Now and then, a homeowners association will run into financial trouble and require an immediate solution. In addition to special assessments, most boards turn to an HOA loan. But is a loan even advisable?
What Is an HOA Loan?
An HOA loan is simply a sum of cash that a homeowners association borrows from a lending institution (usually a bank) to pay it off with interest. It works similarly to other types of business loans.
Associations generally have two types of loans: an HOA line of credit and a term loan.
An HOA line of credit (LOC) functions in some ways, like a credit card, and associations can use this line to access funds whenever they need it. There is usually a maximum limit to the LOC, and HOAs only have to pay interest on the funds they use. The interest rate can vary monthly, so payments can also go up or down. Most LOCs carry terms of up to five (5) years.
A LOC is perfect for associations looking for quick but short-term solutions. It is a way for HOAs to fund gaps in their budget but not necessarily for large-scale or expensive projects.
On the other hand, a term loan that the association repays regularly over a set period of time with a set interest rate. Unlike a LOC, a term loan releases the entire sum to an HOA simultaneously instead of as needed. And, because the interest rate is fixed, boards can expect to pay the same amount each month, making it easier to prepare annual budgets. While terms can vary, term loans usually carry terms between 1 and 20 years.
Authority to Obtain an HOA Loan
Homeowners associations can generally secure a loan as authorized by their governing documents. These documents should outline the HOA board’s capacity to obtain a loan and any additional requirements related to the action. Sometimes, an HOA’s CC&Rs will require the board to get a majority vote or comply with specific notification procedures.
The authority to secure a loan can be found in state statutes in some states. For instance, Section 7140(i) of the California Corporations Code outlines the power of a corporation to borrow money. In Indiana, there are certain conditions that an HOA must satisfy when securing loans.
Even if state laws and the governing documents are silent on the matter, it is good practice for an HOA board to notify the membership of the board’s plan to obtain a loan. Before securing the loan, the board should open the floor to any comments or questions at the next board meeting.
The Pros and Cons of HOA Loans
As with all other actions, an HOA board must carefully consider whether or not securing a loan is right for the community. Weighing out the pros and cons always helps.
The biggest benefit of a loan is it serves as financing for HOA projects or urgent expenses. It gives the association quick access to funds, which can be very useful in times of emergency. If a common element requires immediate repairs, for instance, a loan can cover the cost without having to levy a large special assessment that homeowners have to pay in a single lump sum. With a loan, owners can pay their share over several months, minimizing the impact on their finances.
In contrast, the most considerable drawback of an HOA loan is the interest rate. Loans don’t come for free, and associations must pay interest on top of the borrowed principal amount. Lenders may also charge ongoing service fees, closing fees, notary service fees, attorney’s fees, and the like.
Additionally, there is a risk of using the loan for the wrong purpose.
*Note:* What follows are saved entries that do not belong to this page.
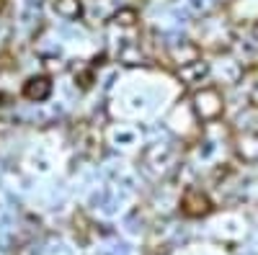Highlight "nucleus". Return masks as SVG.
Returning a JSON list of instances; mask_svg holds the SVG:
<instances>
[{
	"instance_id": "7",
	"label": "nucleus",
	"mask_w": 258,
	"mask_h": 255,
	"mask_svg": "<svg viewBox=\"0 0 258 255\" xmlns=\"http://www.w3.org/2000/svg\"><path fill=\"white\" fill-rule=\"evenodd\" d=\"M54 11L62 18H80L83 16V3H80V0H57Z\"/></svg>"
},
{
	"instance_id": "9",
	"label": "nucleus",
	"mask_w": 258,
	"mask_h": 255,
	"mask_svg": "<svg viewBox=\"0 0 258 255\" xmlns=\"http://www.w3.org/2000/svg\"><path fill=\"white\" fill-rule=\"evenodd\" d=\"M0 8H3V0H0Z\"/></svg>"
},
{
	"instance_id": "5",
	"label": "nucleus",
	"mask_w": 258,
	"mask_h": 255,
	"mask_svg": "<svg viewBox=\"0 0 258 255\" xmlns=\"http://www.w3.org/2000/svg\"><path fill=\"white\" fill-rule=\"evenodd\" d=\"M170 59H173L178 67L191 65V62H197V59H199V47H197V44H188V41H183V49H181V47L176 44V47H170Z\"/></svg>"
},
{
	"instance_id": "3",
	"label": "nucleus",
	"mask_w": 258,
	"mask_h": 255,
	"mask_svg": "<svg viewBox=\"0 0 258 255\" xmlns=\"http://www.w3.org/2000/svg\"><path fill=\"white\" fill-rule=\"evenodd\" d=\"M52 93V80L44 77V75H39V77H31L26 85H24V96L29 101H47Z\"/></svg>"
},
{
	"instance_id": "1",
	"label": "nucleus",
	"mask_w": 258,
	"mask_h": 255,
	"mask_svg": "<svg viewBox=\"0 0 258 255\" xmlns=\"http://www.w3.org/2000/svg\"><path fill=\"white\" fill-rule=\"evenodd\" d=\"M194 111H197V116L202 121H214L220 119L222 114V96L217 88H202L194 93Z\"/></svg>"
},
{
	"instance_id": "6",
	"label": "nucleus",
	"mask_w": 258,
	"mask_h": 255,
	"mask_svg": "<svg viewBox=\"0 0 258 255\" xmlns=\"http://www.w3.org/2000/svg\"><path fill=\"white\" fill-rule=\"evenodd\" d=\"M238 152H240L243 160L255 162V160H258V134H253V132L243 134V137H240V144H238Z\"/></svg>"
},
{
	"instance_id": "4",
	"label": "nucleus",
	"mask_w": 258,
	"mask_h": 255,
	"mask_svg": "<svg viewBox=\"0 0 258 255\" xmlns=\"http://www.w3.org/2000/svg\"><path fill=\"white\" fill-rule=\"evenodd\" d=\"M207 75H209V65H207V62H202V59L191 62V65L178 67V77H181L183 82H188V85H194V82H202Z\"/></svg>"
},
{
	"instance_id": "2",
	"label": "nucleus",
	"mask_w": 258,
	"mask_h": 255,
	"mask_svg": "<svg viewBox=\"0 0 258 255\" xmlns=\"http://www.w3.org/2000/svg\"><path fill=\"white\" fill-rule=\"evenodd\" d=\"M212 201L207 199V194H202V188H186V194L181 199V211L186 217H204L209 214Z\"/></svg>"
},
{
	"instance_id": "8",
	"label": "nucleus",
	"mask_w": 258,
	"mask_h": 255,
	"mask_svg": "<svg viewBox=\"0 0 258 255\" xmlns=\"http://www.w3.org/2000/svg\"><path fill=\"white\" fill-rule=\"evenodd\" d=\"M135 21H137V11H135V8L119 11V13L114 16V24H119V26H132Z\"/></svg>"
}]
</instances>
Boards should never use a loan to lower HOA dues, as it is only a temporary solution. The money used to pay off the loan has to come from the same homeowners, after all. Boards should also never use a loan for their own personal gain.
Do Banks Require Collateral for HOA Loans?
It depends on the lending institution. However, homeowners associations are typically only authorized to borrow from reputable lenders such as banks. And, more often than not, banks don’t require HOAs to produce collateral or other types of security in exchange for the loan.
If a loan goes into default (i.e., the HOA stops paying), banks normally can collect dues and assessments directly from homeowners. Individual board members and homeowners do not become personally liable for the loan. The party that signs the agreement with the bank is the HOA. As such, the bank would have to collect from the association’s funds or source of revenue.
That said, an HOA should only borrow money from a bank if it can repay its debt. Financial planning is of utmost importance when it comes to managing an association. And HOA boards must assess the association’s finances first before entering any agreement with a lender.
Information Needed Before HOA Lending
Generally, the loan process takes about six months from application to closing (excluding the payment terms). The process can involve several steps contingent on various parties, so the timing is not always fixed.
If your HOA wants to apply for a loan, you should expect the bank to ask for the following:
- The amount of money involved;
- How many delinquencies the association has;
- The number of housing units in the community;
- The number of housing units that are owned-occupied;
- Whether or not regular dues will have to be raised to pay for the loan;
- Whether or not special assessments will have to be levied to pay for the loan; and/or,
- The amount of cash as a percentage of annual assessments and debt service (i.e., liquidity);
- The capital planning experience of the association’s management and board members.
Not all banks offer loans to community associations, and some have ill-equipped programs. When browsing for a lender, look at the bank’s offerings. Some banks cater to associations with programs that are designed specifically for them. These are the banks that employ advisors and officers who have experience working with communities.
Seeking Professional Help
An HOA loan can save an association in its time of need. But, no HOA board should ever enter a loan contract without considering everything that comes with it. Financial planning and management are critical at moments like this, and the help of a management company will certainly come in handy.